SEIPS is one of the most widely recognised and used human factors and ergonomics (HFE) approaches within the field of patient safety. The model is widely used to understand how complex socio-technical systems such as healthcare work.

SEIPS places the patient at the centre of the system. It enables the description of the parts of the system (people, environments, tools, tasks, processes and outcomes), and how these interact to create safety, efficiency and effectiveness.

SEIPS can also be used by practitioners to identify the deficiencies in a healthcare system which impact the ability to deliver high quality and safe care. Also frequently used to contribute to the design of systems and processes.

Our event focussed on the model plus the practical application of SEIPS within healthcare and our speakers included:

– Prof.
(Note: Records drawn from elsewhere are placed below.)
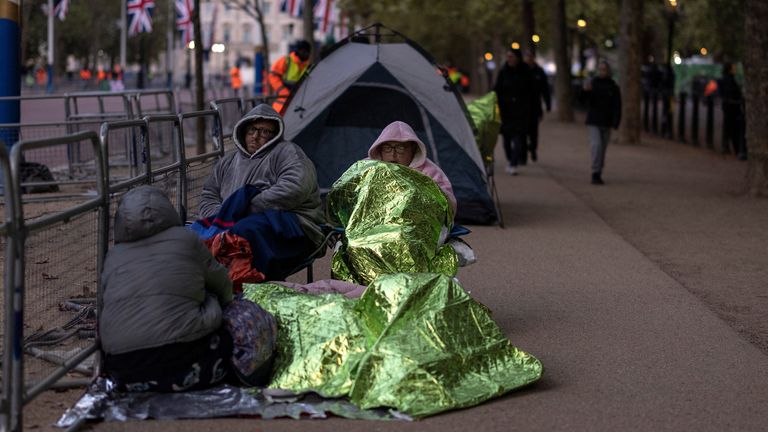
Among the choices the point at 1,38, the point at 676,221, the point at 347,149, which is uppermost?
the point at 1,38

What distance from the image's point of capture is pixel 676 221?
47.5 ft

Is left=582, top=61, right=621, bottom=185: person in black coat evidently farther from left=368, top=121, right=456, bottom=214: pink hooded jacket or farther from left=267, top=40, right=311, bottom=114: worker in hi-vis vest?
left=368, top=121, right=456, bottom=214: pink hooded jacket

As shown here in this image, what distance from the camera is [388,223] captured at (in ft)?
25.0

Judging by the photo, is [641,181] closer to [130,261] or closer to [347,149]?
[347,149]

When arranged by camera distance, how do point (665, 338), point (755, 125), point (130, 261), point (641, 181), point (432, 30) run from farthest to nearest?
point (432, 30) < point (641, 181) < point (755, 125) < point (665, 338) < point (130, 261)

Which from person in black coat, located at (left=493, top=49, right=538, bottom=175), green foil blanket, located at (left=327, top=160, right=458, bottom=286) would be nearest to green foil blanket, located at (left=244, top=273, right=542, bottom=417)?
green foil blanket, located at (left=327, top=160, right=458, bottom=286)

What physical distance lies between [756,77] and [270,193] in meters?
10.2

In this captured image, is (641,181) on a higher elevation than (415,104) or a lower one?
lower

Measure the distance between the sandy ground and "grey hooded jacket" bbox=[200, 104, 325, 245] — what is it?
4.71 feet

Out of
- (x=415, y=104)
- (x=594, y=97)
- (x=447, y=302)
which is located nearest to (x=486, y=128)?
(x=415, y=104)

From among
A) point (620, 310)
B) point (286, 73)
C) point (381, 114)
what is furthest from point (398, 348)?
point (286, 73)

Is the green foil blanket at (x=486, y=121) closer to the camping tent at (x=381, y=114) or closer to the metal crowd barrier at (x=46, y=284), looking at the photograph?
the camping tent at (x=381, y=114)

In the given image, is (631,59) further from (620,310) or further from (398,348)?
(398,348)

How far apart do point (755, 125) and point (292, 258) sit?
1021cm
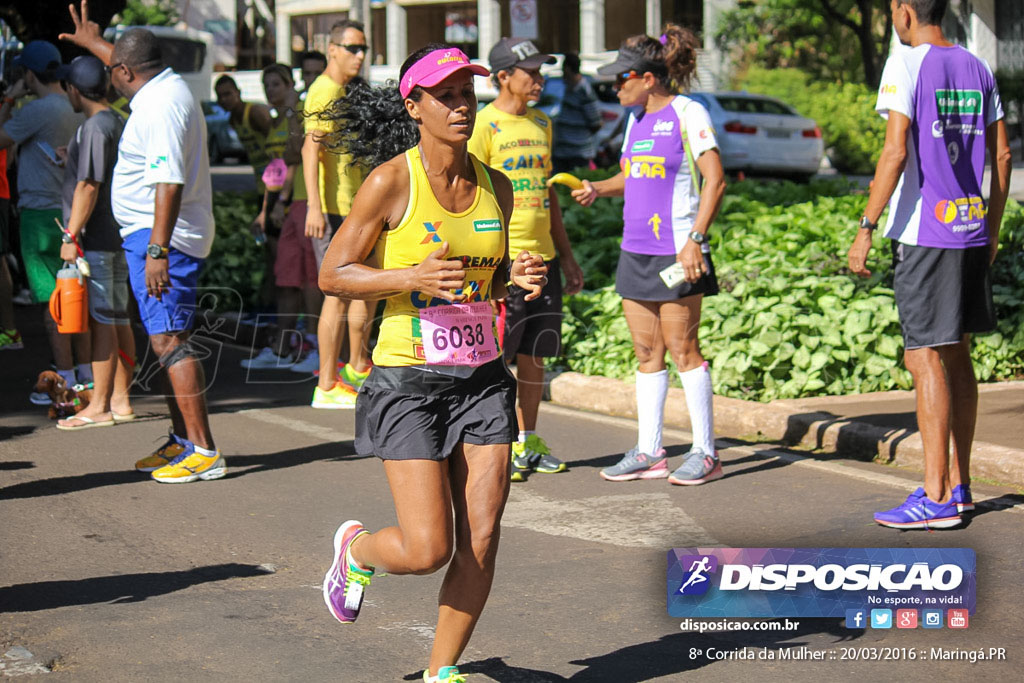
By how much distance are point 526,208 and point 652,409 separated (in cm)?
121

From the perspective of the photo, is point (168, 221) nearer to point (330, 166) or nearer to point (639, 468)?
point (330, 166)

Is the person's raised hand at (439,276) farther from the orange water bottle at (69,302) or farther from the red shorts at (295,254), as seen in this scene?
the red shorts at (295,254)

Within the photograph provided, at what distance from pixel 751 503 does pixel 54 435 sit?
13.8ft

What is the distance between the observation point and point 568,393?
9203 mm

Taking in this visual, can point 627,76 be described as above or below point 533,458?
above

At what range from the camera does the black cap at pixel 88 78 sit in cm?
792

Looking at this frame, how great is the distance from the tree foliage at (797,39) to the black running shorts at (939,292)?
25.5 metres

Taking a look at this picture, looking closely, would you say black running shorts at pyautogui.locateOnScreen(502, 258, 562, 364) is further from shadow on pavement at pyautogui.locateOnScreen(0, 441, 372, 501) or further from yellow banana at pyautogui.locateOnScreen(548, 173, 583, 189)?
shadow on pavement at pyautogui.locateOnScreen(0, 441, 372, 501)

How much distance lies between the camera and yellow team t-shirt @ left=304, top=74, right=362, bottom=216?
877cm

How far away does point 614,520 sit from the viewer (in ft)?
20.3

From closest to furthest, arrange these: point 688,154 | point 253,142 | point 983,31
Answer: point 688,154 → point 253,142 → point 983,31

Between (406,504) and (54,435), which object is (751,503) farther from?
(54,435)

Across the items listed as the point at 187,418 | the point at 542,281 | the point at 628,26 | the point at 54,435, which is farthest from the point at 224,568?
the point at 628,26

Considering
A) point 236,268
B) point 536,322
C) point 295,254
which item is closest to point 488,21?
point 236,268
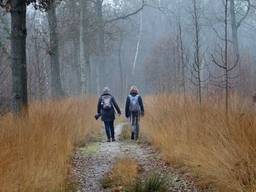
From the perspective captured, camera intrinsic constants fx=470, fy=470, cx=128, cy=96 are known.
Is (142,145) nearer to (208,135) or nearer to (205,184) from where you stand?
(208,135)

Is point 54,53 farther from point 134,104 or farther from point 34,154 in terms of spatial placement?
point 34,154

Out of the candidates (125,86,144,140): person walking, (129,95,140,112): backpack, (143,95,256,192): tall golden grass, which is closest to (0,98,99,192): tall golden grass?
(143,95,256,192): tall golden grass

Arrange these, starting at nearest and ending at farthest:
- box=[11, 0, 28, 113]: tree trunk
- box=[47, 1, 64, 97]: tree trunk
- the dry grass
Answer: the dry grass → box=[11, 0, 28, 113]: tree trunk → box=[47, 1, 64, 97]: tree trunk

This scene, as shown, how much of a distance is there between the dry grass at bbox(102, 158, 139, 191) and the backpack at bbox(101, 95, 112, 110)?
626cm

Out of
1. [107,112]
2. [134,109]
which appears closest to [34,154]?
[107,112]

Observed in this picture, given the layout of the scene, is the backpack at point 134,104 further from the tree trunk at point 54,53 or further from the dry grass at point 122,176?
the tree trunk at point 54,53

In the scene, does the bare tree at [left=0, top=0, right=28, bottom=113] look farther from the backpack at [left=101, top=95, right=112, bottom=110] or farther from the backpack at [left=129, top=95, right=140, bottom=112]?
the backpack at [left=129, top=95, right=140, bottom=112]

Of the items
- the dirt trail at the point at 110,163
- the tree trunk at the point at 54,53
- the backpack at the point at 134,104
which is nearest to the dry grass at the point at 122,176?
the dirt trail at the point at 110,163

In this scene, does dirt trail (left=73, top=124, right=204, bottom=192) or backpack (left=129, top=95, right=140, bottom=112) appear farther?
backpack (left=129, top=95, right=140, bottom=112)

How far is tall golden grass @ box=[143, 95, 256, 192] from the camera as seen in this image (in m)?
6.30

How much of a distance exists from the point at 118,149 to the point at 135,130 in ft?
8.23

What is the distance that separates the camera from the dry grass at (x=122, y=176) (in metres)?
7.75

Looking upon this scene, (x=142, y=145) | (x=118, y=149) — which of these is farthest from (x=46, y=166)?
(x=142, y=145)

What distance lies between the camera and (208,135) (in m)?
8.66
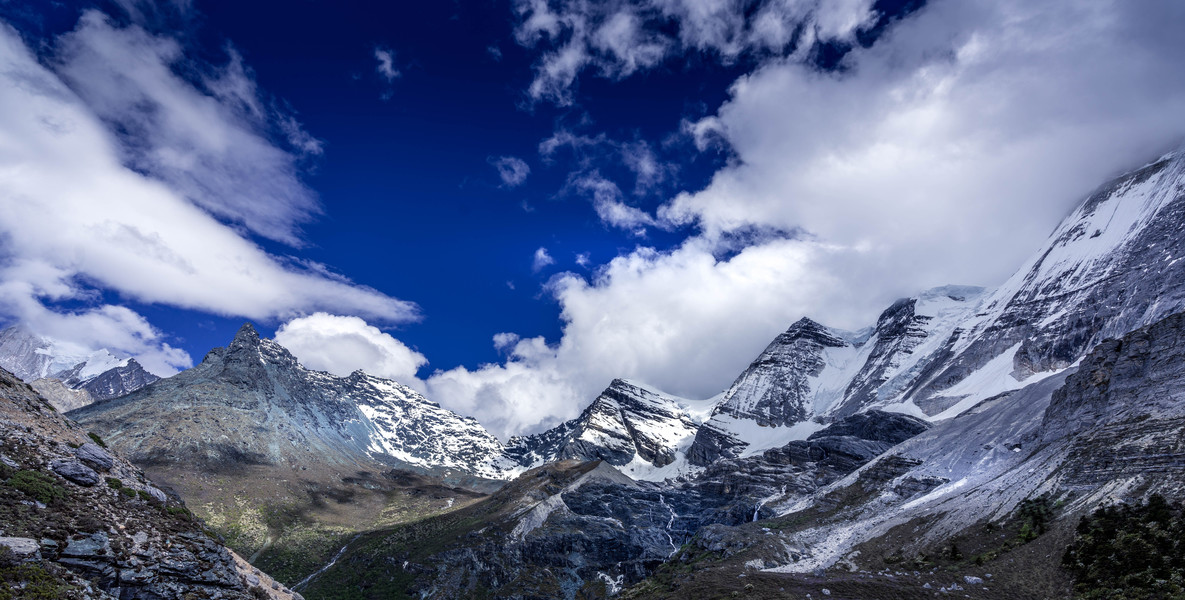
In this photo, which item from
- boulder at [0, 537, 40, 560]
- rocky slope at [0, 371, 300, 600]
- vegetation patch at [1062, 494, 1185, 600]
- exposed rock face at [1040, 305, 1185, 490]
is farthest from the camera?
exposed rock face at [1040, 305, 1185, 490]

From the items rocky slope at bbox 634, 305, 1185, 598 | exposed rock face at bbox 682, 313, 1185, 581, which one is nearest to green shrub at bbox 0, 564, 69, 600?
rocky slope at bbox 634, 305, 1185, 598

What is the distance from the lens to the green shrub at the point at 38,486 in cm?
2681

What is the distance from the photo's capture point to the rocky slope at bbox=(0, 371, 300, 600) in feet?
79.4

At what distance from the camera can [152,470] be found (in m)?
168

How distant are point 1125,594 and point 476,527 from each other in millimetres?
141697

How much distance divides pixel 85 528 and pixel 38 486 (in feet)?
11.2

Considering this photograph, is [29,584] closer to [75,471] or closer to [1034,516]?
[75,471]

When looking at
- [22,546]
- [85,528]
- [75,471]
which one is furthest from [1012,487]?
[75,471]

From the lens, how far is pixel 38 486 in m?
27.4

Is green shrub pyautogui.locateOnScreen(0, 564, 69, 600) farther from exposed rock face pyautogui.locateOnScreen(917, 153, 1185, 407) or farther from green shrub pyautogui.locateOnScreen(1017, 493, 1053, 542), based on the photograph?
exposed rock face pyautogui.locateOnScreen(917, 153, 1185, 407)

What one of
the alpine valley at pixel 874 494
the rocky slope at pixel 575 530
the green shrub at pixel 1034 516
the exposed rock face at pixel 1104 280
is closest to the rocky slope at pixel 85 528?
the alpine valley at pixel 874 494

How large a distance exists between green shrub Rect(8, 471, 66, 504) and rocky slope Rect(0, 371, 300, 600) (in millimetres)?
50

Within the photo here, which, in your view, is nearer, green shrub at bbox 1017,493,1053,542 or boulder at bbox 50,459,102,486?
boulder at bbox 50,459,102,486

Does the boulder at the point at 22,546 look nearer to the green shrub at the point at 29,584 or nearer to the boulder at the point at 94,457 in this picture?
the green shrub at the point at 29,584
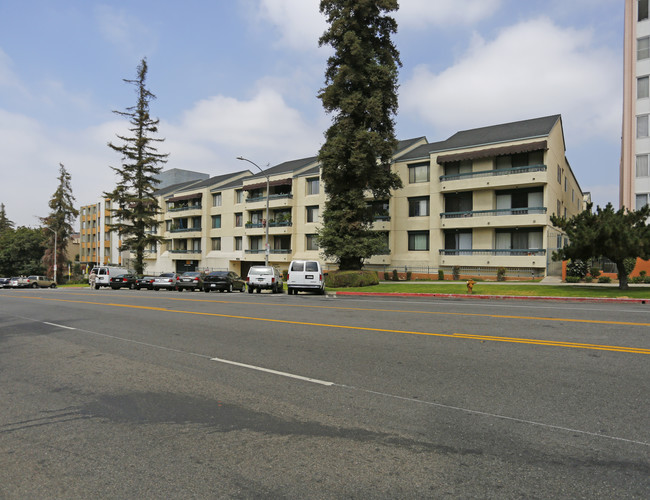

Pascale Carayon, Founding Director at Wisconsin Institute of Healthcare Systems Engineering, who talked about the SEIPS journey, developing, expanding and deepening the model

– Chris Hicks, Education Research Scientist and Andrew Petrosoniak Emergency Physician and Trauma team leader from St Michaels Hospital in Toronto talked about Health systems and learned helplessness, looking at how simulation can break the shackles of bad design

– Jonathan Back, Intelligence Analyst – talked about HSIB’s Safety Incidence Research database, powered by SEIPS

– Gill Smith, Managing Director of Kaizan Kata talked about the effectiveness of the application of SEIPS in ICU

– Prof. Tom Reader – Associated Professor of Organisational Psychology at the London School of Economics discussed learning from patient and family experience of unsafe care via the analysis of complaints

– Prof. Richard Holden, Department of Health and Wellness design, Indiana University School of Public Health talked about SEIPS 101 and 7 simple SEIPS tools.